* [Short exercise]: Swap "round headlight" for "front headlight" in the lines starting at the one containing "Scrutinizing this scene, which" and ending at the one containing "3.64 meters", and reproduce those lines with nothing else altered.

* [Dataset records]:
····················

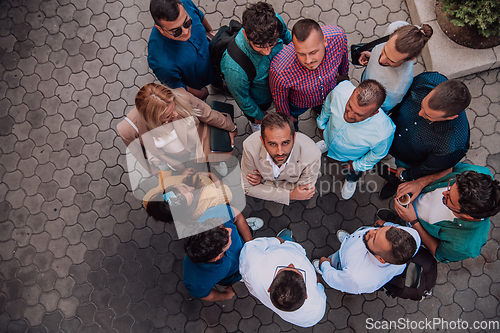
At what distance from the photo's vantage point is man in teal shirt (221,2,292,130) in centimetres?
240

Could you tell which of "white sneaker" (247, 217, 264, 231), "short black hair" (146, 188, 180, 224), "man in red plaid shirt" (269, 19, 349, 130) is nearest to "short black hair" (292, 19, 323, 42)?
"man in red plaid shirt" (269, 19, 349, 130)

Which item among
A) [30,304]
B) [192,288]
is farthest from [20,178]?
[192,288]

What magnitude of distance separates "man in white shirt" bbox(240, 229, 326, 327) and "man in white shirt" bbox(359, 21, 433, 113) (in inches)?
72.8

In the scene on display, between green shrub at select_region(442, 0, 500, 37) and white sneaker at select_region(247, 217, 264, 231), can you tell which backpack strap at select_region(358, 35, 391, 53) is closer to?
green shrub at select_region(442, 0, 500, 37)

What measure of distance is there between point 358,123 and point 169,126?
70.9 inches

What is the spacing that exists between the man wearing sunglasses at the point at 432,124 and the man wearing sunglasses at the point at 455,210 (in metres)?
0.21

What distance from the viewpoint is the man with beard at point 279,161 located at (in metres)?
2.43

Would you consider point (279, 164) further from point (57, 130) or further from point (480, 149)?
point (57, 130)

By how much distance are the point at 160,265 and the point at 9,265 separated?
2.24m

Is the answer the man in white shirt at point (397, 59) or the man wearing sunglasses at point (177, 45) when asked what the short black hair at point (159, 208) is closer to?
the man wearing sunglasses at point (177, 45)

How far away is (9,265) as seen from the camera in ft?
13.2

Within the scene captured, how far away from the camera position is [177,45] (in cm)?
278

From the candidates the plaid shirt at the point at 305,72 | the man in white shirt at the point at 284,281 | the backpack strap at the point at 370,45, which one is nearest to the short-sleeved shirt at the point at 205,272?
the man in white shirt at the point at 284,281

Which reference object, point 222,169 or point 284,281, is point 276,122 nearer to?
point 284,281
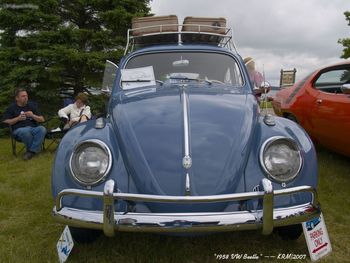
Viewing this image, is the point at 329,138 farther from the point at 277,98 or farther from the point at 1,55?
the point at 1,55

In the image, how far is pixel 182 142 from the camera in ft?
8.36

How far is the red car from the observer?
445 centimetres

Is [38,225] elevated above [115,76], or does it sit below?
below

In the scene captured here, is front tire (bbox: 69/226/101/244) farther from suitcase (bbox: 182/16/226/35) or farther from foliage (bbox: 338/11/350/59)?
foliage (bbox: 338/11/350/59)

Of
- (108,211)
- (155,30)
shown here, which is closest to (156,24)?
(155,30)

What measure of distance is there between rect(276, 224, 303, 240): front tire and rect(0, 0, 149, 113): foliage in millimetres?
6647

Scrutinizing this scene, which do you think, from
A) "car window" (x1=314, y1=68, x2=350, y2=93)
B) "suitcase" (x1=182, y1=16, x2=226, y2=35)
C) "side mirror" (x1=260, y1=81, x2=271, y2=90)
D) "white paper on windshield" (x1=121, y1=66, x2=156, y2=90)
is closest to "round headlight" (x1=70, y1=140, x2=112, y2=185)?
"white paper on windshield" (x1=121, y1=66, x2=156, y2=90)

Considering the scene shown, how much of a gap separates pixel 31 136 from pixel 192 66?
3.64 meters

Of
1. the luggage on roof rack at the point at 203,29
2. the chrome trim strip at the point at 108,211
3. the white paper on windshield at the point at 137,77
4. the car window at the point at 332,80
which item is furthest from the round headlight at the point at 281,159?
the car window at the point at 332,80

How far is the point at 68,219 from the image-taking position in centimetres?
234

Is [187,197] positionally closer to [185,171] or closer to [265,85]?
[185,171]

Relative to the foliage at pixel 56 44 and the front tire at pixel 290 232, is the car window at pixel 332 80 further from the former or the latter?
the foliage at pixel 56 44

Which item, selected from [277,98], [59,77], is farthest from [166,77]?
[59,77]

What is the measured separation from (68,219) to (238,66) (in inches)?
100
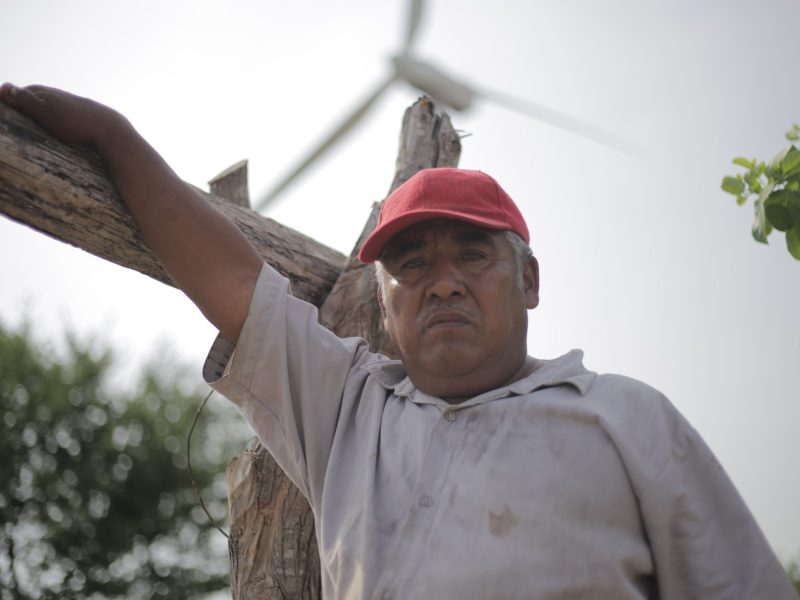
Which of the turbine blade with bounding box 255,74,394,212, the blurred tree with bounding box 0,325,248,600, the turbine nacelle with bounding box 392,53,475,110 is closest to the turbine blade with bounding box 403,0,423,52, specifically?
the turbine nacelle with bounding box 392,53,475,110

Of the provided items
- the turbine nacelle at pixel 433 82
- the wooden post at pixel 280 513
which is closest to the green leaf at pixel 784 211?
the wooden post at pixel 280 513

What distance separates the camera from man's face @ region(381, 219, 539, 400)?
2.30 m

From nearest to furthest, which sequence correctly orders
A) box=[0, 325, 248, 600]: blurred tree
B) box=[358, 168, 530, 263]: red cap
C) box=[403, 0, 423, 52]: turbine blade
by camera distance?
box=[358, 168, 530, 263]: red cap, box=[403, 0, 423, 52]: turbine blade, box=[0, 325, 248, 600]: blurred tree

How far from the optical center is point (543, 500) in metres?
1.92

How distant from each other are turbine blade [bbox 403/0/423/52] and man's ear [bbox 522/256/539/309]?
488 inches

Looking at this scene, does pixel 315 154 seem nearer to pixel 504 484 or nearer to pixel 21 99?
pixel 21 99

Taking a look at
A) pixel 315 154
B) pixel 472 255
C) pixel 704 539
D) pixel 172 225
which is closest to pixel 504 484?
pixel 704 539

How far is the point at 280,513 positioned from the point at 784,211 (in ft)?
6.74

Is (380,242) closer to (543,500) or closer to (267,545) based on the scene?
(543,500)

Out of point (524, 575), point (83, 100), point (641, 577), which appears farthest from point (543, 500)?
point (83, 100)

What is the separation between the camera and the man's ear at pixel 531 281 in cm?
260

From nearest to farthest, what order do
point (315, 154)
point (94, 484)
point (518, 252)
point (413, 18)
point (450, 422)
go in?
point (450, 422), point (518, 252), point (315, 154), point (413, 18), point (94, 484)

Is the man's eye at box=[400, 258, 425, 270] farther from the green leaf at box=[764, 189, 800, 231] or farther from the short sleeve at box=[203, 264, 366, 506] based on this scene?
the green leaf at box=[764, 189, 800, 231]

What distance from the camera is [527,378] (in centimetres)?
225
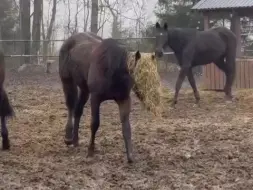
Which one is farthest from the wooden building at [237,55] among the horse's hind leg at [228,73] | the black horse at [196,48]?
the horse's hind leg at [228,73]

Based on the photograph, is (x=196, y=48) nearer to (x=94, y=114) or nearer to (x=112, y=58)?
(x=94, y=114)

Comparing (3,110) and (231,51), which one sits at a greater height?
(231,51)

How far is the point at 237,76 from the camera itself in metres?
13.6

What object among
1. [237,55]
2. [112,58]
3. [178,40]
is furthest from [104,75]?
[237,55]

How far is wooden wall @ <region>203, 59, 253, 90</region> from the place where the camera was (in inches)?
528

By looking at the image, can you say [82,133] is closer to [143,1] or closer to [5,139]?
[5,139]

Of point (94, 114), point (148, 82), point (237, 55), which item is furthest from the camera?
point (237, 55)

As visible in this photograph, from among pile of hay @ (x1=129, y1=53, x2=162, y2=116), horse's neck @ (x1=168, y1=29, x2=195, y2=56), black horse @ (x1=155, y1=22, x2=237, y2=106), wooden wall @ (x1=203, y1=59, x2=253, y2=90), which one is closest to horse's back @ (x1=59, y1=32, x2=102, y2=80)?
pile of hay @ (x1=129, y1=53, x2=162, y2=116)

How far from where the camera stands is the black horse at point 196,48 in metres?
10.6

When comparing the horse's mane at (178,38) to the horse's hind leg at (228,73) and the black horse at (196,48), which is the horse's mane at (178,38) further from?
the horse's hind leg at (228,73)

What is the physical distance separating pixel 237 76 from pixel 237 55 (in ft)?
4.10

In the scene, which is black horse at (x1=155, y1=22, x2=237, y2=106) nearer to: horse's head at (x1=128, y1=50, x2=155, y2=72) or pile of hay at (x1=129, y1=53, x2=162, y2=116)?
pile of hay at (x1=129, y1=53, x2=162, y2=116)

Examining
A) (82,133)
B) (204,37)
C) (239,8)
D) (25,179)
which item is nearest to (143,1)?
(239,8)

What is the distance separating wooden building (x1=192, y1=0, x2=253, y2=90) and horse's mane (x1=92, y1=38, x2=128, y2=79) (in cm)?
848
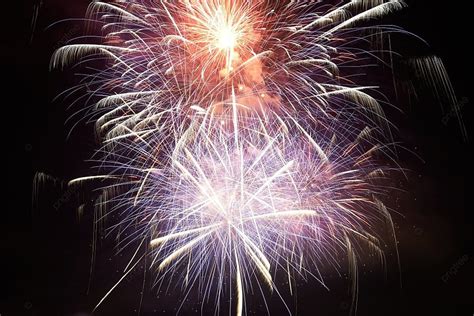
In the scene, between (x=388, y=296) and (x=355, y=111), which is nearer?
(x=355, y=111)

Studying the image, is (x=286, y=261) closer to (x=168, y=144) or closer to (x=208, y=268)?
(x=208, y=268)

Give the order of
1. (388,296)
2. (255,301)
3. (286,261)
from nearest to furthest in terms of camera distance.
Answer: (286,261), (255,301), (388,296)

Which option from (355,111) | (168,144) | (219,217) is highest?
(355,111)

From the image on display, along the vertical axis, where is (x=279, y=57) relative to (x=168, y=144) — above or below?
above

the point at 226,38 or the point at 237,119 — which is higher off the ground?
the point at 226,38

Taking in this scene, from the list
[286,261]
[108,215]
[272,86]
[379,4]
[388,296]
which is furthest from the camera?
[388,296]

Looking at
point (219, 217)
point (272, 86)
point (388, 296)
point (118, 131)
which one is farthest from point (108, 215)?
point (388, 296)
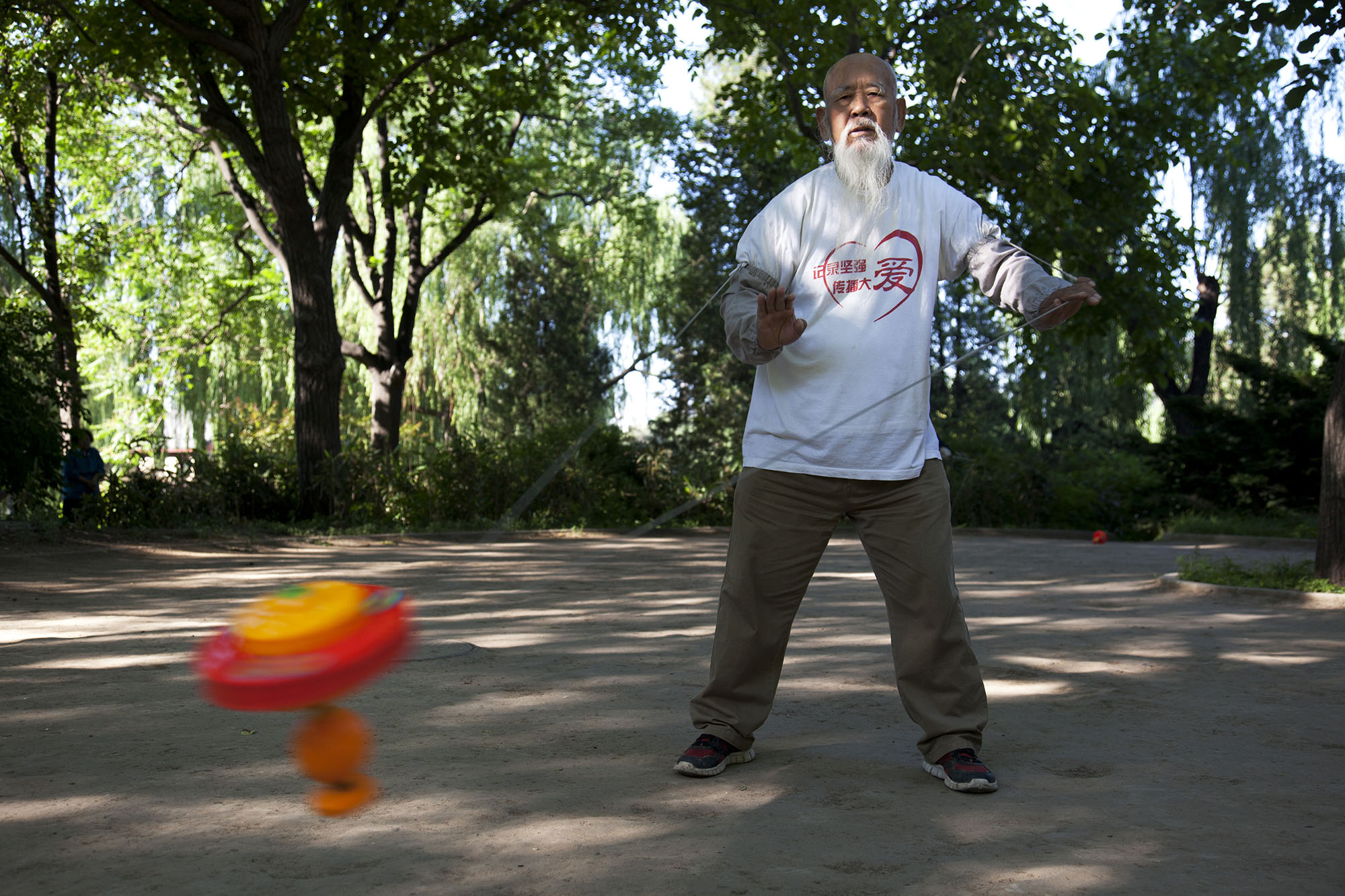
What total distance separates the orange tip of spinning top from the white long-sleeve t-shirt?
1409 millimetres

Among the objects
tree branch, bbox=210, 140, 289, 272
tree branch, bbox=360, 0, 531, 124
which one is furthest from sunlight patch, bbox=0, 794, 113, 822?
tree branch, bbox=210, 140, 289, 272

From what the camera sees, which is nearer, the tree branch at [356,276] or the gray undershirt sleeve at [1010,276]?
the gray undershirt sleeve at [1010,276]

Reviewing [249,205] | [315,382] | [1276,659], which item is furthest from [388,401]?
[1276,659]

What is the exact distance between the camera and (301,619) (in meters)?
2.60

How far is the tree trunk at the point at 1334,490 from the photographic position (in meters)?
8.66

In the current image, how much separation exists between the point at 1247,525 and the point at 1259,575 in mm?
7122

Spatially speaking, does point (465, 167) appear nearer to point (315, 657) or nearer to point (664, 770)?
point (664, 770)

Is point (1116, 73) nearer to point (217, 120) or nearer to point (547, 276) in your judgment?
point (547, 276)

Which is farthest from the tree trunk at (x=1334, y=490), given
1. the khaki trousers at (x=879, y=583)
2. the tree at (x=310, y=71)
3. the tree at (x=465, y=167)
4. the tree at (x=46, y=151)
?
the tree at (x=46, y=151)

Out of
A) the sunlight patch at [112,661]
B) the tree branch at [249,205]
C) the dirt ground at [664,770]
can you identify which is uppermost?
the tree branch at [249,205]

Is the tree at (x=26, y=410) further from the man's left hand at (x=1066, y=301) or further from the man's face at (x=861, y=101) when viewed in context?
the man's left hand at (x=1066, y=301)

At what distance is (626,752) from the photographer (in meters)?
3.85

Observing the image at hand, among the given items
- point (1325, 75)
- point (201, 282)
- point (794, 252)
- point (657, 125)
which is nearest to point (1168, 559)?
point (1325, 75)

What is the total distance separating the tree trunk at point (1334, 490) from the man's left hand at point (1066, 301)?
650cm
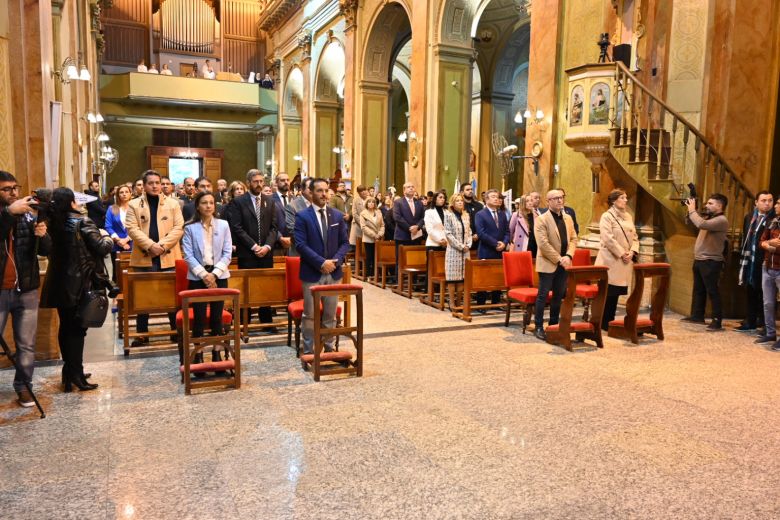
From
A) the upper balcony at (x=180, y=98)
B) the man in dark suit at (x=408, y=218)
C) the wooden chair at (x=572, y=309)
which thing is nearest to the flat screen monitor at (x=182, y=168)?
the upper balcony at (x=180, y=98)

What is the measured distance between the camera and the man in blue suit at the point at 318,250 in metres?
4.99

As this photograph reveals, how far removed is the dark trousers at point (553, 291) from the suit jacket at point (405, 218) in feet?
10.3

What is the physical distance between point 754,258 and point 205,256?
5.27 m

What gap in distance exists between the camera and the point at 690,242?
7.36 meters

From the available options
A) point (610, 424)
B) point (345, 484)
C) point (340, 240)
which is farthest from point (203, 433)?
point (610, 424)

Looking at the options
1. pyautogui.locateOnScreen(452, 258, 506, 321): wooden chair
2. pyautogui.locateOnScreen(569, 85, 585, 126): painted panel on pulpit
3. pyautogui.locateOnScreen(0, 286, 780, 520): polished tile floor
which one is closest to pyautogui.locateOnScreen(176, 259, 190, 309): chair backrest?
pyautogui.locateOnScreen(0, 286, 780, 520): polished tile floor

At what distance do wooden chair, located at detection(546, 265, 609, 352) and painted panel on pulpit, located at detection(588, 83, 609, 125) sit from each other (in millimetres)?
2362

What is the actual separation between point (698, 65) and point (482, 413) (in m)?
5.56

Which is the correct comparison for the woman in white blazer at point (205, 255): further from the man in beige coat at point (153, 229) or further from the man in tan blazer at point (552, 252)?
the man in tan blazer at point (552, 252)

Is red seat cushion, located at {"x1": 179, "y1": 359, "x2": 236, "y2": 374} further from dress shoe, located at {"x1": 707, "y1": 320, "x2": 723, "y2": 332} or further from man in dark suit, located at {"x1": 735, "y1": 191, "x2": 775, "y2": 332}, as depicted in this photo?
man in dark suit, located at {"x1": 735, "y1": 191, "x2": 775, "y2": 332}

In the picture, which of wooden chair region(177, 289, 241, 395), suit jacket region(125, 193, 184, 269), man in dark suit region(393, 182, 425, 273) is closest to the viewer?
wooden chair region(177, 289, 241, 395)

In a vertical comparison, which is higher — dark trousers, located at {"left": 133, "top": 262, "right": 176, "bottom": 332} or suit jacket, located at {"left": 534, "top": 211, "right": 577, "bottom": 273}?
suit jacket, located at {"left": 534, "top": 211, "right": 577, "bottom": 273}

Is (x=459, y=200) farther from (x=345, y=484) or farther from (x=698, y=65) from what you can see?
(x=345, y=484)

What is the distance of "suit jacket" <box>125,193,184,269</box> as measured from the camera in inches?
215
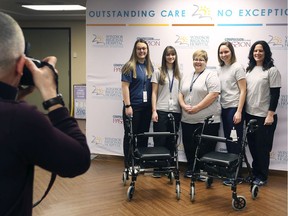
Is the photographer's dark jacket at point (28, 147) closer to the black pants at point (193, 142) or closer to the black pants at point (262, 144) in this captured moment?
the black pants at point (193, 142)

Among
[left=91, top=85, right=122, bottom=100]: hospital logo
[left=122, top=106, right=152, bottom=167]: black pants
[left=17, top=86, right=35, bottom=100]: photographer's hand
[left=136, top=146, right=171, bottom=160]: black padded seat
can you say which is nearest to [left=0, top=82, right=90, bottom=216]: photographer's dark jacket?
[left=17, top=86, right=35, bottom=100]: photographer's hand

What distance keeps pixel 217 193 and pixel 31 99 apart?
6505 mm

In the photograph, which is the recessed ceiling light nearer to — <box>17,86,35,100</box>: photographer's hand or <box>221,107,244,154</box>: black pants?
<box>221,107,244,154</box>: black pants

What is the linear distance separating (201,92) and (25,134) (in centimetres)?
312

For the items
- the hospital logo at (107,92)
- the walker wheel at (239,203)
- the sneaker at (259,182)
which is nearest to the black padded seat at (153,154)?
the walker wheel at (239,203)

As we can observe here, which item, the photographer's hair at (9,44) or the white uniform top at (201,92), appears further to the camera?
the white uniform top at (201,92)

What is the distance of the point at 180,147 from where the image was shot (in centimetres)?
440

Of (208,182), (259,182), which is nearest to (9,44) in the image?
(208,182)

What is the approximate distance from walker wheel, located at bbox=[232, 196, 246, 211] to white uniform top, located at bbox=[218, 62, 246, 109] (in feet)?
3.64

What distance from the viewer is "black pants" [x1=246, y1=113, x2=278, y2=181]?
3.67m

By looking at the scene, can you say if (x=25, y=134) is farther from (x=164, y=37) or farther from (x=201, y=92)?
(x=164, y=37)

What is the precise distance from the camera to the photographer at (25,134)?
0.81 m

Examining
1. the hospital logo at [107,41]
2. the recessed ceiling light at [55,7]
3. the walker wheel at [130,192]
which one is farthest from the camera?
the recessed ceiling light at [55,7]

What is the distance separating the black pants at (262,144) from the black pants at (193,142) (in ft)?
1.35
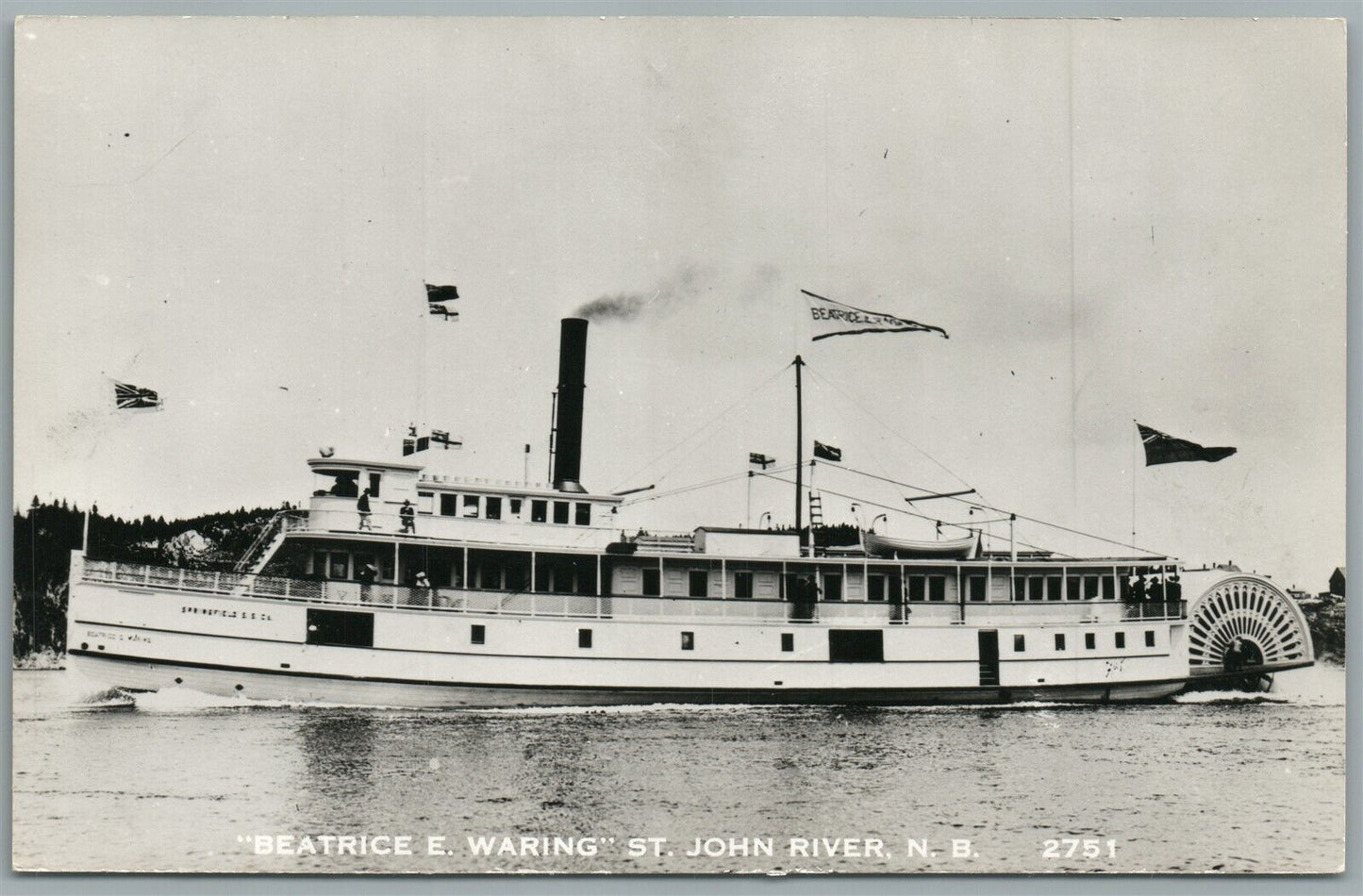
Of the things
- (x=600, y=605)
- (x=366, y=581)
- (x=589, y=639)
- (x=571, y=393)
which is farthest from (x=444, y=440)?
(x=589, y=639)

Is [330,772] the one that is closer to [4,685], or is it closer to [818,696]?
[4,685]

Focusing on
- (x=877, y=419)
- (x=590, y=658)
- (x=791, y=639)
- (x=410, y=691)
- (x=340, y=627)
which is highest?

····················

* [Written answer]:
Scrutinizing this scene, which do you think, from
A) "car window" (x1=314, y1=68, x2=350, y2=93)
B) "suitcase" (x1=182, y1=16, x2=226, y2=35)
C) "side mirror" (x1=260, y1=81, x2=271, y2=90)
D) "white paper on windshield" (x1=121, y1=66, x2=156, y2=90)
is closest to "front headlight" (x1=70, y1=140, x2=112, y2=185)?
"white paper on windshield" (x1=121, y1=66, x2=156, y2=90)

Considering the scene shown, how much of a gap separates pixel 31 136 from pixel 192 66?
3.64 meters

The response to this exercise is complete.